Backing ERC20 Token with ERC721 Assets Explained Using Cattle

Let’s say farmer Joe is happy to share profits from his cattle if the DeFi space helped him fatten up his cattle ready to be delivered to the butchers. Farmer Joe calculated he needed an extra 100k to take his 50 cattle and transfer them to the feedlot, fatten them up, pay for all their health checks and then send them to the abattoir where they would then be transferred to butchers. This is described in the image below.

He has secured the deals with the butches and restaurants however he has cash flow issues. How can he pay for the new feed, get the health checks and transport costs?

If he provides a way for his assets to be tracked by investors who put the cash up, and for the investors to have the legal right to recover initial investment by selling the cows should something happen in the process. Then he could essentially sell security in the DeFi space where privileged crypto investors could get access.

In order to protect the DeFi investors the assets would be registered on the Smart Trade Network blockchain asset register. The assets would all be given unique identities which would be saved in the ERC721 contract.

Cryptographically connecting an ERC20 token on the public chain to assets on another chain is relatively simple.

  1. Assets are registered on the side chain using ERC721.
  2. The 721 contract will have a contact address.
  3. We then create a grouping of assets using EIP998 methodology. The 998 contract is deployed and references a group of ERC721 unique identifiers.
  4. The 998 and 721 contracts and provider details of the side chain are added as unchangeable metadata on the ERC20 investment token main chain.
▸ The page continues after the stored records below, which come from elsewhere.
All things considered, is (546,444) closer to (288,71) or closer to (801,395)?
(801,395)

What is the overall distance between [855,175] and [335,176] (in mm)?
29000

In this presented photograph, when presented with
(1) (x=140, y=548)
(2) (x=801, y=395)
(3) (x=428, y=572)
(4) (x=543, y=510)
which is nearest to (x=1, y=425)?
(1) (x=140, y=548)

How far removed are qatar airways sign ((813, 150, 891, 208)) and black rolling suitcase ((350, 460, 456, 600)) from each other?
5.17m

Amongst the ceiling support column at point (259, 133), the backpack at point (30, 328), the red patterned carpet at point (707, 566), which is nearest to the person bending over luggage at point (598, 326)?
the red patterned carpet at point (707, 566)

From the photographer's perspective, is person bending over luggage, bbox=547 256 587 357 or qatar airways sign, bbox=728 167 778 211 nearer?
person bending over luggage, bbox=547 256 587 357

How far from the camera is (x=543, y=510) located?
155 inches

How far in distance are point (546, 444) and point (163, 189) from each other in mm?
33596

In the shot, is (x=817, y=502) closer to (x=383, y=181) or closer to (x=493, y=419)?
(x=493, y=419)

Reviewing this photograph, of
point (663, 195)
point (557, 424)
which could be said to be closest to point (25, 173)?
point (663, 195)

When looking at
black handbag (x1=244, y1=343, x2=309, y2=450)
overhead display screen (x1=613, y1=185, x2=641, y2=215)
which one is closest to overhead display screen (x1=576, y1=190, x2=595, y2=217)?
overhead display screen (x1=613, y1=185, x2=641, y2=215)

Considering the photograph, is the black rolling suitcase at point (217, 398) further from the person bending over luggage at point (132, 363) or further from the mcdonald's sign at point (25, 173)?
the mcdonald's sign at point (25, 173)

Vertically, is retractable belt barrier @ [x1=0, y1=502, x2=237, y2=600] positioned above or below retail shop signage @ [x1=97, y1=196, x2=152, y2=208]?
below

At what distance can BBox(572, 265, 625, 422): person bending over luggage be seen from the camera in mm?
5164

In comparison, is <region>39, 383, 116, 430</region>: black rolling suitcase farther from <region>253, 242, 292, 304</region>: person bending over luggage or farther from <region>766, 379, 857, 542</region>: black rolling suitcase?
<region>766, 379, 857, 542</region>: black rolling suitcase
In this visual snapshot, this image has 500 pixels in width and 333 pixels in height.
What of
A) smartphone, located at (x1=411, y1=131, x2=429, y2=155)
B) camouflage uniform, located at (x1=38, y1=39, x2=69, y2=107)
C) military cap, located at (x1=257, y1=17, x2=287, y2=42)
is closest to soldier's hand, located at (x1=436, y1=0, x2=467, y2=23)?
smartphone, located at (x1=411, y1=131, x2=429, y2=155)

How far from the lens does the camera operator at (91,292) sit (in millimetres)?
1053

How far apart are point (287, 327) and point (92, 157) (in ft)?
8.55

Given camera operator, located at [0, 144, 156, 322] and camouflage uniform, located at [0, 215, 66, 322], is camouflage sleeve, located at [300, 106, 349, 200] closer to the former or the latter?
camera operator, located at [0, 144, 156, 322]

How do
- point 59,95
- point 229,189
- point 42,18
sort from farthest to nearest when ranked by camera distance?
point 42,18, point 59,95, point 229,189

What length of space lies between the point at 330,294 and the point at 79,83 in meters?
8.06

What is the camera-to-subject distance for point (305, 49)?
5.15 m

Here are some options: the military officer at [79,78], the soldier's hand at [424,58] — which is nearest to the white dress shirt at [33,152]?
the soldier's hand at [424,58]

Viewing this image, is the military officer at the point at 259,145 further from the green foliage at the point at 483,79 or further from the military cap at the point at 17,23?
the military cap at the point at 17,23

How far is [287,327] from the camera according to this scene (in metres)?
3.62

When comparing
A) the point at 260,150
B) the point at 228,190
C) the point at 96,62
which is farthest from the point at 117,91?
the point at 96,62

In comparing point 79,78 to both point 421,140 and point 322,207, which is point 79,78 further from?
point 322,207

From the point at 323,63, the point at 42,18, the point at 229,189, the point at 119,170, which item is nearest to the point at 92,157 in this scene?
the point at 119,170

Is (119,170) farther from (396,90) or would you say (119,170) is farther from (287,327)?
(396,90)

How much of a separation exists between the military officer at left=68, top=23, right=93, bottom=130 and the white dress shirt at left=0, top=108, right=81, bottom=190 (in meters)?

That way everyone can verify for themselves the assets that back the token and Multi-chain web wallet can also read the ERC20 contract metadata to then query the assets on the side chain.

Early DeFi Adopter VIP Access Only

The Smart Trade Network has several DeFi community partners.

These partners and their investors have been busy growing the space to make DeFi funding possible.

We want to pay tributes to those who made the DeFi industry possible and make these opportunities only available to those who took the early risks and who are already heavily invested in DeFi projects and infrastructure.

We believe those most invested in the space should be the ones that get VIP access to these evolved low risk asset backed investments.